* DIRECTIONS FOR THIS TASK: Reproduce the passage of the Nie Yinniang article from "During Emperor Xianzong's" to "Yinniang very well.".

= Nie Yinniang =

Chinese story by Pei Xing

"Nie Yinniang" (聶隱娘 (Niè Yǐnniáng)) is a short story written in Classical Chinese by Pei Xing (裴鉶), a Chinese writer who lived during the Tang dynasty. The story is set in 9th century China and tells the story of Nie Yinniang who was trained in martial arts from a young age. She is the daughter of Nie Feng, a general under Tian Ji'an, the ruler of the de facto independent fanzhen of Weibo. The story was published in the collection Pei Xing Chuanqi (裴鉶传奇).

== Plot ==
At the age of 12, Nie Yinniang was trained in swordsmanship and the art of stealth, enabling her to assassinate targets undetected. When she returned home after five years of training, her father was terrified of her exceptional skills and reluctant to ask her why she regularly disappeared after dusk without explanation.

Having gained insight into the human condition through her training, Nie Yinniang chose a man who made a living by polishing mirrors as her husband. After her father's death, she was recruited by the general Tian Ji'an as an assistant.

During Emperor Xianzong's reign, Tian Ji'an developed an adversarial relationship with another general Liu Changyi, who sought advice from a clairvoyant. Nie Yinniang turned against Tian Ji'an and joined Liu Changyi. A furious Tian Ji'an sent Jingjing'er to kill Nie Yinniang and Liu Changyi, but Jingjing'er ended up being slain by Nie Yinniang. Tian Ji'an then sent Kongkong'er to assassinate Liu Changyi but Nie Yinniang foiled the attempt. Liu Changyi, finally safe, treated Nie Yinniang very well.

(Stored entries)
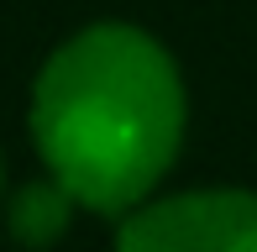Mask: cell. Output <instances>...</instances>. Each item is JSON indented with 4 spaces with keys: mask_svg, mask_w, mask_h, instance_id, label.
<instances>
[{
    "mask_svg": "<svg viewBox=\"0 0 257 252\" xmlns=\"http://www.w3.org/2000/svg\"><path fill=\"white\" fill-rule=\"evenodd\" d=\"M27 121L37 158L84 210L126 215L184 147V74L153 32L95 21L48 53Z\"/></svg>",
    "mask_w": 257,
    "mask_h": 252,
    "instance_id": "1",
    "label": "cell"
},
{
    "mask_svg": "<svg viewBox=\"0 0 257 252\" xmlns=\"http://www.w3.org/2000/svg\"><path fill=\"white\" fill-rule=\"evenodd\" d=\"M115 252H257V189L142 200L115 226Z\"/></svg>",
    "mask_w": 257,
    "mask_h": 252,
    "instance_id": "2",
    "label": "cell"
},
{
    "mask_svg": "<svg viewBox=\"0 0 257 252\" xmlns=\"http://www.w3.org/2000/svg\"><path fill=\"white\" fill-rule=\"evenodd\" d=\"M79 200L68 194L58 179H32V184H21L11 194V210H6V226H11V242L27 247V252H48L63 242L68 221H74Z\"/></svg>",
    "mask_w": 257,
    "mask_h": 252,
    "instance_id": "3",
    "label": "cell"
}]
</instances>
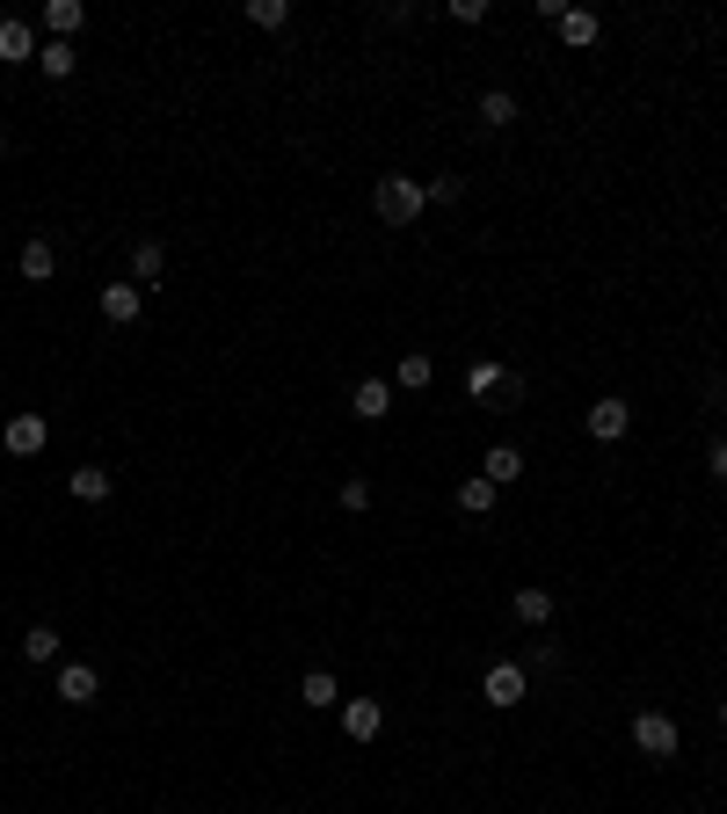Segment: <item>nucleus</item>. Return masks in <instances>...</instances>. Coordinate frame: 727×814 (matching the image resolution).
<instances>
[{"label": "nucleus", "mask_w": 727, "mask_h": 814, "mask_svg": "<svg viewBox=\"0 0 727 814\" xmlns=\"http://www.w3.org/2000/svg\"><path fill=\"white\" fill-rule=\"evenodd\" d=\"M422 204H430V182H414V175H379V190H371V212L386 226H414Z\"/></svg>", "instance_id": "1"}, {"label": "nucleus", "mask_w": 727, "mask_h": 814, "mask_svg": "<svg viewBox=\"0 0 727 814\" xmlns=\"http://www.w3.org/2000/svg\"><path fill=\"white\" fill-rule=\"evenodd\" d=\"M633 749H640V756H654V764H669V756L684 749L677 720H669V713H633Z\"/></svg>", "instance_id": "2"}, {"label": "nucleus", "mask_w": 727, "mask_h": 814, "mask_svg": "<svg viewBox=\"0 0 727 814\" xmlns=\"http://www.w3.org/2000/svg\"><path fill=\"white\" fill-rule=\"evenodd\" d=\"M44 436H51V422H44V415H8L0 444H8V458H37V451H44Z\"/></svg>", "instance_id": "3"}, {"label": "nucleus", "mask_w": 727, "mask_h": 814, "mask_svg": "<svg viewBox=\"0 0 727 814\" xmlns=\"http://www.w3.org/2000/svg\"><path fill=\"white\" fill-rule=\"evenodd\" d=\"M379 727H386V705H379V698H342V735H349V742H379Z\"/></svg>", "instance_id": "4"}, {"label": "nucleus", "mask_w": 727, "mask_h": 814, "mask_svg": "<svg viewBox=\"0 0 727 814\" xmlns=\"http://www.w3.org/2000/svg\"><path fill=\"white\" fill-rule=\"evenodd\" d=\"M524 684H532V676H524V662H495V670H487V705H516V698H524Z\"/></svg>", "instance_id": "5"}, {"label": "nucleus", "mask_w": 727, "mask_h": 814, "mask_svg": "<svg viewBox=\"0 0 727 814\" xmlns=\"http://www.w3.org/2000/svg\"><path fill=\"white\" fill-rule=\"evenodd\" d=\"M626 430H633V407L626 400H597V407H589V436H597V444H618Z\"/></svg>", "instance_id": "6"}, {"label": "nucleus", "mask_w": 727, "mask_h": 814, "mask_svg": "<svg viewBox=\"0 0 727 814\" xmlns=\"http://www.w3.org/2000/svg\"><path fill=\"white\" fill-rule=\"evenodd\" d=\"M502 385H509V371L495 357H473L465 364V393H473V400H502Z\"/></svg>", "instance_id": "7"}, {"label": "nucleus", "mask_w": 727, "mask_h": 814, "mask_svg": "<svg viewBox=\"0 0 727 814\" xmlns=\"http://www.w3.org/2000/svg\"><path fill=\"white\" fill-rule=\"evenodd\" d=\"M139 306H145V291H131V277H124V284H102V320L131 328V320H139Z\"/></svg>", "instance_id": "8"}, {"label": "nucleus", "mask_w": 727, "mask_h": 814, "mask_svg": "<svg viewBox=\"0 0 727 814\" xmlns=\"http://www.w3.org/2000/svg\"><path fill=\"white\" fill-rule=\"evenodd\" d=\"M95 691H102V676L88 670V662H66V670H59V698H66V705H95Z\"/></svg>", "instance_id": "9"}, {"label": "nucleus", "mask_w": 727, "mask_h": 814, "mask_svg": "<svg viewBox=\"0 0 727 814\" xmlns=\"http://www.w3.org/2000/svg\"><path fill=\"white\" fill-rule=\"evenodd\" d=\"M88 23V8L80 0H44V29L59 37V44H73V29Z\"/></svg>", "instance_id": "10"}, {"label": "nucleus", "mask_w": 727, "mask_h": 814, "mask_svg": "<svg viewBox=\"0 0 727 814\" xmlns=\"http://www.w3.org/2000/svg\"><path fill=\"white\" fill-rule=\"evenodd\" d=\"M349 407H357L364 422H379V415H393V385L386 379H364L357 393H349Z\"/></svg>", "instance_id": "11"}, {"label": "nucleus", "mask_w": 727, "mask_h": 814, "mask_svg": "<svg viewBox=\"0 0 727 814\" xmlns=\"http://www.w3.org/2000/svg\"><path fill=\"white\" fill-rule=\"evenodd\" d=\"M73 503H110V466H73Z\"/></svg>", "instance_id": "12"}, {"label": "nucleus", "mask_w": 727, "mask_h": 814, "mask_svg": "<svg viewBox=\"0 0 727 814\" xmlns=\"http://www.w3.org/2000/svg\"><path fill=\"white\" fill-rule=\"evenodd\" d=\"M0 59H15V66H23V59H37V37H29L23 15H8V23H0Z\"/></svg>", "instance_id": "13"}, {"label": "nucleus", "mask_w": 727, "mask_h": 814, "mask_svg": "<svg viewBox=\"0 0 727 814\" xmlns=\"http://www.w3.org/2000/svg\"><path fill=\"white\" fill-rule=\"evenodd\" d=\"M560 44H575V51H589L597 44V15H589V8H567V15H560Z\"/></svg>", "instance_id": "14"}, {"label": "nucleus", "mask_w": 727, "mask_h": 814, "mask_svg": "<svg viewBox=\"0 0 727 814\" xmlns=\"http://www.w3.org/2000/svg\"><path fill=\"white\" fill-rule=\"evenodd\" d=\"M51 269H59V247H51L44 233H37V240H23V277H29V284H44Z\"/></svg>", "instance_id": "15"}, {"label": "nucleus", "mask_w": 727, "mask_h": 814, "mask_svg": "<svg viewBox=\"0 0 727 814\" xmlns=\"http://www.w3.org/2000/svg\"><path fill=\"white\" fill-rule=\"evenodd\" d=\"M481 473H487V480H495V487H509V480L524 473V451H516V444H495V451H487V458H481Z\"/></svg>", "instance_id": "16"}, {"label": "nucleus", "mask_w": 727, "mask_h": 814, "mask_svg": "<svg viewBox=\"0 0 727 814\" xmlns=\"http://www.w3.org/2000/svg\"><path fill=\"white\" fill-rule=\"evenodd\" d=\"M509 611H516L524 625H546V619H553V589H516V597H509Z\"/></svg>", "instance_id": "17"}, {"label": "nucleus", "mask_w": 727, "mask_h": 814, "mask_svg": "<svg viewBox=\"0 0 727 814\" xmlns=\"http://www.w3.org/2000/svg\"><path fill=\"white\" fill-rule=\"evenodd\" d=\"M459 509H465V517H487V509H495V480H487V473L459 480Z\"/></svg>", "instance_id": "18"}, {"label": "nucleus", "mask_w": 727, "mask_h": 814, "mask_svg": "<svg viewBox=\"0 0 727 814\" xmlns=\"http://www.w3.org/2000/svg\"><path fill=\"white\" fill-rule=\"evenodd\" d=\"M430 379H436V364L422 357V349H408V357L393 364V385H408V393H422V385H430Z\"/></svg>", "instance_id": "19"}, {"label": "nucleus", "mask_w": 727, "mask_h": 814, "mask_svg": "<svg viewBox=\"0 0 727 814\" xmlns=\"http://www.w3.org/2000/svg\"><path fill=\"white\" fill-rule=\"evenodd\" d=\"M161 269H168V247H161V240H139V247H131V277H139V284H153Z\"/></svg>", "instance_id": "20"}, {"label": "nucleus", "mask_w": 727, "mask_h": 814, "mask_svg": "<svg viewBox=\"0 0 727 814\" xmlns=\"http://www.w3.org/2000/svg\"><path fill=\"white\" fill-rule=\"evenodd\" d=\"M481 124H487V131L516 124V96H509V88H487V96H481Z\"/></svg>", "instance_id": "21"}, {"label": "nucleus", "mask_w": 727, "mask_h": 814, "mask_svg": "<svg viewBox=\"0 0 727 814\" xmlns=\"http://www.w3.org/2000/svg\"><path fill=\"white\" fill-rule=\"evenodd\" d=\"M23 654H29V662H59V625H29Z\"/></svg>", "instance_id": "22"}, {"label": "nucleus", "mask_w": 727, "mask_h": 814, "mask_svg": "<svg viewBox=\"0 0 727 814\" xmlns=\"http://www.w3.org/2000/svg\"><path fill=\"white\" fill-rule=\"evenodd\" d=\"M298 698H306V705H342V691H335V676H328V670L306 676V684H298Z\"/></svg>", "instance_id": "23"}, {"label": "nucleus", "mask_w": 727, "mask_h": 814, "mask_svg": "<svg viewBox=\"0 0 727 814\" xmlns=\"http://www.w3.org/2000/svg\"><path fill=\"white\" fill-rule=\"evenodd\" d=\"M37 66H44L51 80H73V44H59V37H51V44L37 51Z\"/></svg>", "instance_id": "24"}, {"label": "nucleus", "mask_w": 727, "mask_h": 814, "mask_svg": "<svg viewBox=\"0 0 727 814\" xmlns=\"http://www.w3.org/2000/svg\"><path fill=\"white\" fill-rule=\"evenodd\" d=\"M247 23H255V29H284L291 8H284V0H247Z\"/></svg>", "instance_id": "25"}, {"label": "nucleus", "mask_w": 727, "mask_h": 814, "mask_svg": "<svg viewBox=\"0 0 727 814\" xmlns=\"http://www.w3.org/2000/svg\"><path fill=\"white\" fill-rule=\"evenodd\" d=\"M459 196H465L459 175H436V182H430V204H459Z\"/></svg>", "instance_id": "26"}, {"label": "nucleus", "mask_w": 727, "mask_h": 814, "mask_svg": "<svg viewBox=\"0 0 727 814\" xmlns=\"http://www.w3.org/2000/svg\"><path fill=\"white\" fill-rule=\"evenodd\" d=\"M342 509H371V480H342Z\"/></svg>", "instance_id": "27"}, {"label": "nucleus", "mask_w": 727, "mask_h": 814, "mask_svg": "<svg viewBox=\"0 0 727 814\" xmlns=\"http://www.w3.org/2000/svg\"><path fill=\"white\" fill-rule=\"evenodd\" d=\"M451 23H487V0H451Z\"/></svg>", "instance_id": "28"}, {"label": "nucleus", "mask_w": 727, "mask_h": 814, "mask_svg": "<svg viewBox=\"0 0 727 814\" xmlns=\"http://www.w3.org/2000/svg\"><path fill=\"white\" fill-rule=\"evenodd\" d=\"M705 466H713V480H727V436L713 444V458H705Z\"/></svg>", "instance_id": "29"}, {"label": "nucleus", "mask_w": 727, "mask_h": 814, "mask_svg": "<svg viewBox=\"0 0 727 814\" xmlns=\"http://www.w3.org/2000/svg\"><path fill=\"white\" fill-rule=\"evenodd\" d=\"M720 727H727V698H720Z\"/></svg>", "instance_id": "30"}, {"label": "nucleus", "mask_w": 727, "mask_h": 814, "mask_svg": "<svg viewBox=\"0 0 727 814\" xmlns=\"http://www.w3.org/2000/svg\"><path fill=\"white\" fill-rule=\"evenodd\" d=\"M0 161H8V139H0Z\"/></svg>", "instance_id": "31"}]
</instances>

* SOLUTION BELOW:
During Emperor Xianzong's reign, Tian Ji'an developed an adversarial relationship with another general Liu Changyi, who sought advice from a clairvoyant. Nie Yinniang turned against Tian Ji'an and joined Liu Changyi. A furious Tian Ji'an sent Jingjing'er to kill Nie Yinniang and Liu Changyi, but Jingjing'er ended up being slain by Nie Yinniang. Tian Ji'an then sent Kongkong'er to assassinate Liu Changyi but Nie Yinniang foiled the attempt. Liu Changyi, finally safe, treated Nie Yinniang very well.